A ReplicaSet’s purpose is to maintain a stable set of replica Pods running at any given time. As such, it is often used to guarantee the availability of a specified number of identical Pods.

Basically what this means is that you can describe the number of pods required for your application, and ReplicaSets will ensure that this state is maintained. If we lose our worker-node-03, we have two pods that need a new home, the Replication Controller will deploy those two pods on other, functioning worker nodes, permitting they have enough spare resources.

We can't dive too deep into ReplicaSets without discussing Deployments, and this is because our Deployment is what creates and manages our ReplicaSets, which in turn creates our pods. You'll hardly ever need to manage ReplicaSets directly, but rather manage them via the application's deployment configuration.
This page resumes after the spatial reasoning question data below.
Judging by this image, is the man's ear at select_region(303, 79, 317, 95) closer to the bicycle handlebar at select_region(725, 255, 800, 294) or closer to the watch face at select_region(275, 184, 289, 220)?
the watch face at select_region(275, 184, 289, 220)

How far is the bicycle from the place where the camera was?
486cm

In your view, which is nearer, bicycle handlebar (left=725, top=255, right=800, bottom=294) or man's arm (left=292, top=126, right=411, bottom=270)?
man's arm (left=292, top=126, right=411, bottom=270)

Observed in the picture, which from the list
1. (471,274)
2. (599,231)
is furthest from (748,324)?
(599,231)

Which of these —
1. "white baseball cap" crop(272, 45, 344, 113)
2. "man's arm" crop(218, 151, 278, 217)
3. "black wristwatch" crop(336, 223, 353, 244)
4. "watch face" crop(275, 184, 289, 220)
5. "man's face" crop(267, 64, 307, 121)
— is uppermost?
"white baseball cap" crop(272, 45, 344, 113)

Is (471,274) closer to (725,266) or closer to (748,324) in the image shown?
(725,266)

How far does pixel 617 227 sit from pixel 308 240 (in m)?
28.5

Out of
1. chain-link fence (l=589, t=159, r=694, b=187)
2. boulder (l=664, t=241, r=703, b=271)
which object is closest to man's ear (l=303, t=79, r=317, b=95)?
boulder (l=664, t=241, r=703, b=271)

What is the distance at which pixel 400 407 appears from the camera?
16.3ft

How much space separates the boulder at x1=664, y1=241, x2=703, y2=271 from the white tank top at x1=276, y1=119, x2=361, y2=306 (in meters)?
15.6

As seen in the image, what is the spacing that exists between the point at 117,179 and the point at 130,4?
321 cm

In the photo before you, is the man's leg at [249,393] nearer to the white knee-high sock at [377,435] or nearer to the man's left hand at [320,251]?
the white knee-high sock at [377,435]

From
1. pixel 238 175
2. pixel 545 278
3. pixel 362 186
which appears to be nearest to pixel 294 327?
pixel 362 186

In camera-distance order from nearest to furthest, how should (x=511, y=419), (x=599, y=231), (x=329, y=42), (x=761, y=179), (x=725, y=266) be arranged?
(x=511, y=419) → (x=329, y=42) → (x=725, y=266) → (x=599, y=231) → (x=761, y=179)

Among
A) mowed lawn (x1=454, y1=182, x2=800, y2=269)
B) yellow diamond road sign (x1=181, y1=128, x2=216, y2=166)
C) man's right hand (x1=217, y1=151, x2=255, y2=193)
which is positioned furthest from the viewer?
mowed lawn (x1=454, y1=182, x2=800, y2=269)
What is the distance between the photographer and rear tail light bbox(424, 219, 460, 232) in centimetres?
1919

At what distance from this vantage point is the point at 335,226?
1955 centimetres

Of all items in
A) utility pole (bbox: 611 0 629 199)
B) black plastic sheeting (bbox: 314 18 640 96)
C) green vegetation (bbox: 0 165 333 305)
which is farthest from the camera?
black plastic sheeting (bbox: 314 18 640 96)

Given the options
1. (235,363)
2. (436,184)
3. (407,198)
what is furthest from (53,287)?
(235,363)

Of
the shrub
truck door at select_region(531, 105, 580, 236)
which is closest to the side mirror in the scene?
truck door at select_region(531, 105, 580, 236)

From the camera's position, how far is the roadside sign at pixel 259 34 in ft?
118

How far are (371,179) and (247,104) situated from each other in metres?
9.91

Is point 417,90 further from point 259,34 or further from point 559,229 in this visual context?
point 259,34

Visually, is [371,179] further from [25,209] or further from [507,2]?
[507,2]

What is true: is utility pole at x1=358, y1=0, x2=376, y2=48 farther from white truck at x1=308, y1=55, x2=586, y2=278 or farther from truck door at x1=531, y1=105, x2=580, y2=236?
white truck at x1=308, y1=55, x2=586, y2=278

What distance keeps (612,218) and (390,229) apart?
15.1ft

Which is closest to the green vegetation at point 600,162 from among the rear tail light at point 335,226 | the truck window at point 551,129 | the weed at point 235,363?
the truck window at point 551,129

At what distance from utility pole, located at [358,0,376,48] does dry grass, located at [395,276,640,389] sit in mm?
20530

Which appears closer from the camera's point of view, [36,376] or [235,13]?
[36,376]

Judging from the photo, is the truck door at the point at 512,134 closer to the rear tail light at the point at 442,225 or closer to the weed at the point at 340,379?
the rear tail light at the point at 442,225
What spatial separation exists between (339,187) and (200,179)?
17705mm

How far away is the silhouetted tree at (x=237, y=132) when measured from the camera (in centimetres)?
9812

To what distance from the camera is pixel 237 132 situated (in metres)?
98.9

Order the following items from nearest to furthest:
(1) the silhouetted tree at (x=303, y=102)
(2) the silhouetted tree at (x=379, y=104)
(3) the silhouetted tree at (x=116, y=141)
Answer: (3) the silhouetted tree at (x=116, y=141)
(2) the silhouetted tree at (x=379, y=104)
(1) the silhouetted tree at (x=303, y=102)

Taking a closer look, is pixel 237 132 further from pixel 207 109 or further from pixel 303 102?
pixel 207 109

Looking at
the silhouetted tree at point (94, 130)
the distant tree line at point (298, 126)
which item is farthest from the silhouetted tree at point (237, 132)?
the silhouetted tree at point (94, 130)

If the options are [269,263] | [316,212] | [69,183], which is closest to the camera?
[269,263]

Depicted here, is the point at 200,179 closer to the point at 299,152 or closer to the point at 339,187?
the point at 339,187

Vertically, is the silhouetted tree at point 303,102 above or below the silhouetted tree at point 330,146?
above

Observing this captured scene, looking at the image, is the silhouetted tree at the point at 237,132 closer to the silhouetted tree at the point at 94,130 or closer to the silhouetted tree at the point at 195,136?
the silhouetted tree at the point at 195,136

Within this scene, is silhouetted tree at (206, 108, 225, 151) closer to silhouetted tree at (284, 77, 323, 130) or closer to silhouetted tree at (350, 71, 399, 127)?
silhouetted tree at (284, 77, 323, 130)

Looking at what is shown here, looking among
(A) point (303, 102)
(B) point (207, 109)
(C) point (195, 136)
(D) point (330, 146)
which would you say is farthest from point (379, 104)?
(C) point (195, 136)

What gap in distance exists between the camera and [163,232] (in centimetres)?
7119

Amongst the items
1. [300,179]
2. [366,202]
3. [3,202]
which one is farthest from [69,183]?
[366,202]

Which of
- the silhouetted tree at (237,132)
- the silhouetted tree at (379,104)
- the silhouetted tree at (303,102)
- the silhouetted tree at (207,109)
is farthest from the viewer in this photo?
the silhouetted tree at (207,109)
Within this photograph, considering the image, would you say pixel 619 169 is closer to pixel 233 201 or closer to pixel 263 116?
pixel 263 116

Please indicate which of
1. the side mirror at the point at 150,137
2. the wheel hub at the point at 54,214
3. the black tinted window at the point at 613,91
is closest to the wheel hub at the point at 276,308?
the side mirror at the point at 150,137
Thus, our Deployments and ReplicaSets work hand-in-hand, and my favourite benefit of Deployments and ReplicaSets is their ability to handle rolling updates. Let's say we have a version2 of our application ready to be deployed, with rolling updates we can update our deployment with the new image to use (version2), and a brand-new ReplicaSet is created referencing the new image. The deployment assists in the migration all the way. While pods are migrated from the old ReplicaSet (v1) to the new ReplicaSet (v2), if we run into an issue the new ReplicaSet (v2) will never enter the READY state, and the original ReplicaSet is still working, so we never run into a broken deployment situation, our v1 pods are still up and serving requests. So technically pods aren't moved or migrated, from one ReplicaSet to another; in fact, new pods, with the new version (v2) are created in a new ReplicaSet and once the new ReplicaSet (and its pods) are successfully deployed, the old ReplicaSet and its pods are killed.

When to use ReplicaSets/Deployments?

If you have an application and require it to have a set number of pods running, we'll use a ReplicaSet via the Deployment configuration.

Let's draw it out

In the diagram below, 8 replica pods deployed to our 3 worker nodes. A snippet of the yaml file is included. A full example of the file is to follow below. As we can see we requested 8 pod replicas to be deployed on our nodes. As mentioned ReplicaSets guarantee that, in this case, these 8 pods will always be running, at any given time, even if we lose a node.

replicasets

An example of a ReplicaSet configuration:

apiVersion: extensions/v1beta1
kind: ReplicaSet
metadata:
  annotations:
    name: app-001
  labels:
    app: app-001
spec:
  replicas: 8
  selector:
    matchLabels:
      app: app-001
  template:
    metadata:
      labels:
        app: app-001
    spec:
      containers:
      - image: hubUserName/app-001:v2
        name: app

Quick Summary

We'll use a Deployment/ReplicaSet for services, mostly stateless, where we don't care where the node is running, but we care more about the number of copies of our pod is running, and we can scale those copies/replicas up or down. Rolling updates would also be a benefit here.
We'll use a DaemonSet when a copy of our pod must be running on the specific nodes that we require. Our daemon pod also needs to start before any of our other pods.